ZU ERLEDIGENDE AUFGABEN:
1 - Ändere im Artikel über das Deichbrand-Festival die Stelle, die mit den Worten „Die Veranstalter des Deichbrand-Festivals“ beginnt und mit „Strafbaren überschritten werden.“ endet. Schreib sie erneut hin und setze dabei überall „Organisatoren“ an die Stelle von „Veranstalter“.
2 - Fasse den Absatz des Artikels über das Deichbrand-Festival, der mit „Der Zentralrat der Juden hatte jüdische Besucherinnen“ beginnt, in höchstens zwei Sätzen zusammen, ohne seine wesentlichen Aussagen wegzulassen.
3 - Der Artikel über das Deichbrand-Festival berichtet zunächst, dass die Veranstalter am Auftritt festhalten. Zähle alle Haltungen und Vorhaben auf, die er den Veranstaltern danach im selben Absatz zuschreibt.

AUSGEWÄHLTER AUSZUG:

Cuxhaven

Deichbrand-Festival hält an Macklemore-Auftritt fest

Dem Rapper Macklemore wird Judenhass vorgeworfen. Foto: picture alliance/dpa/MAXPPP

Die Veranstalter des Deichbrand-Festivals halten am geplanten Auftritt des wegen antisemitischer Äußerungen umstrittenen amerikanischen Rappers Macklemore fest. Das Deichbrand-Festival respektiere das Grundrecht auf Kunst- und Meinungsfreiheit und nehme keinen Einfluss auf die Performances auftretender Künstler, heißt es in einer Erklärung, die am Dienstag zwei Tage vor Festivalbeginn bekräftigt wurde. Die Veranstalter des Musikfestivals kündigten an, klar und entschieden zu handeln, sollte die Grenze zum Strafbaren überschritten werden.

Der Rapper soll am Sonntag zum Abschluss der viertägigen Veranstaltung in der Nähe von Cuxhaven auftreten. Der Zentralrat der Juden und andere Organisationen hatten massive Kritik an dem Auftritt geübt.

Der Zentralrat der Juden hatte jüdische Besucherinnen und Besucher vor dem Deichbrand-Festival gewarnt. »Antisemitismus ist auf der großen Bühne erwünscht«, sagte ein Sprecher. Die Veranstaltung sei daher für Juden kein sicherer Ort mehr. In seinen Songtexten und Auftritten verbreite Macklemore antisemitische Propaganda und verharmlose die Schoa, während er sich als moralische Instanz inszeniere und als solche von einem breiten Publikum unkritisch gefeiert werde.

GEGEBENE ANGABEN:
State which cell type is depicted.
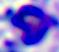

A leukocyte.

Summary:
  - Modality: micrograph
  - Magnification: 400x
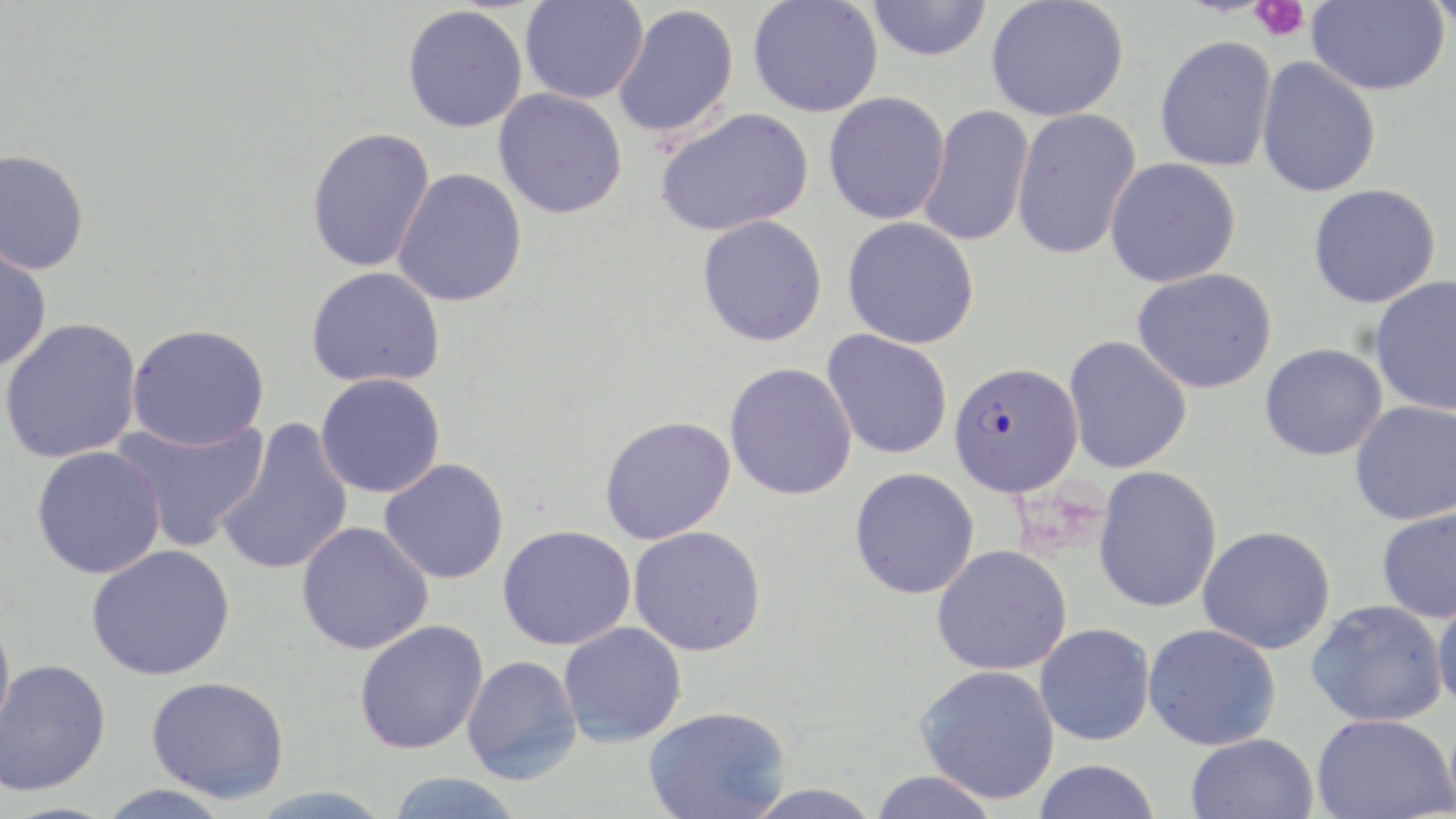
Summary:
  - Coordinate format: approximate bounding boxes as (x1,y1)-(x2,y2) corner pairs in pixels
  - Uninfected red blood cell locations: (748,0)-(883,117), (985,0)-(1129,122), (1306,0)-(1449,95), (1422,0)-(1456,34), (519,1)-(648,104), (865,1)-(994,61), (613,4)-(739,139), (402,5)-(527,132), (1154,35)-(1277,172), (1255,57)-(1381,198), (494,88)-(627,219), (823,91)-(950,225), (917,105)-(1034,247), (655,107)-(814,237), (1011,108)-(1142,260), (305,126)-(436,273), (0,149)-(90,275), (1105,157)-(1241,288), (392,168)-(528,307), (1308,184)-(1442,308), (697,215)-(828,346), (842,217)-(980,349), (0,243)-(52,374), (306,266)-(446,388), (1132,268)-(1278,394), (1370,275)-(1456,416), (0,317)-(143,464), (126,323)-(270,450), (822,329)-(953,460), (1063,336)-(1192,475), (1259,343)-(1387,461), (724,362)-(857,500), (315,373)-(446,498), (1350,400)-(1456,525), (111,415)-(269,553), (599,415)-(736,544), (214,418)-(354,577), (31,445)-(165,579), (379,458)-(509,584), (1093,465)-(1223,613), (849,467)-(980,599), (1376,506)-(1456,623), (296,521)-(433,655), (498,524)-(637,650), (1197,525)-(1336,654), (629,526)-(767,657), (87,544)-(235,681), (932,544)-(1072,676), (1432,590)-(1456,716), (1306,599)-(1448,727), (0,610)-(16,744), (354,619)-(489,755), (558,622)-(687,747), (1035,623)-(1155,746), (1142,624)-(1282,751), (462,654)-(583,785), (0,658)-(111,797), (916,664)-(1061,805), (146,676)-(290,803), (643,706)-(791,819), (1312,713)-(1455,819), (1185,733)-(1319,819), (1032,759)-(1162,819), (868,769)-(1000,819), (385,772)-(527,819), (96,783)-(235,819)
  - Plasmodium falciparum-infected red blood cell locations: (949,361)-(1082,497)
  - Platelet locations: (1250,0)-(1310,42)
  - Slide-level diagnosis: Plasmodium falciparum
  - Modality: light microscopy
  - Field of view: single
  - Stain: May-Grünwald-Giemsa
  - Image size: 1456×819 pixels
  - Preparation: thin blood smear
  - Magnification: 1000x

LÖSUNGEN DER AUFGABEN:
1 -
Die Organisatoren des Deichbrand-Festivals halten am geplanten Auftritt des wegen antisemitischer Äußerungen umstrittenen amerikanischen Rappers Macklemore fest. Das Deichbrand-Festival respektiere das Grundrecht auf Kunst- und Meinungsfreiheit und nehme keinen Einfluss auf die Performances auftretender Künstler, heißt es in einer Erklärung, die am Dienstag zwei Tage vor Festivalbeginn bekräftigt wurde. Die Organisatoren des Musikfestivals kündigten an, klar und entschieden zu handeln, sollte die Grenze zum Strafbaren überschritten werden.

2 - Der Zentralrat der Juden warnte jüdische Besucher vor dem Deichbrand-Festival, weil dort laut einem Sprecher Antisemitismus auf der großen Bühne erwünscht und die Veranstaltung für Juden daher kein sicherer Ort mehr sei. Macklemore verbreite in Songtexten und Auftritten antisemitische Propaganda und verharmlose die Schoa, während er sich als moralische Instanz inszeniere und von einem breiten Publikum unkritisch gefeiert werde.

3 -
- Sie respektieren das Grundrecht auf Kunst- und Meinungsfreiheit.
- Sie nehmen keinen Einfluss auf die Performances der auftretenden Künstler.
- Sie wollen klar und entschieden handeln, falls die Grenze zum Strafbaren überschritten wird.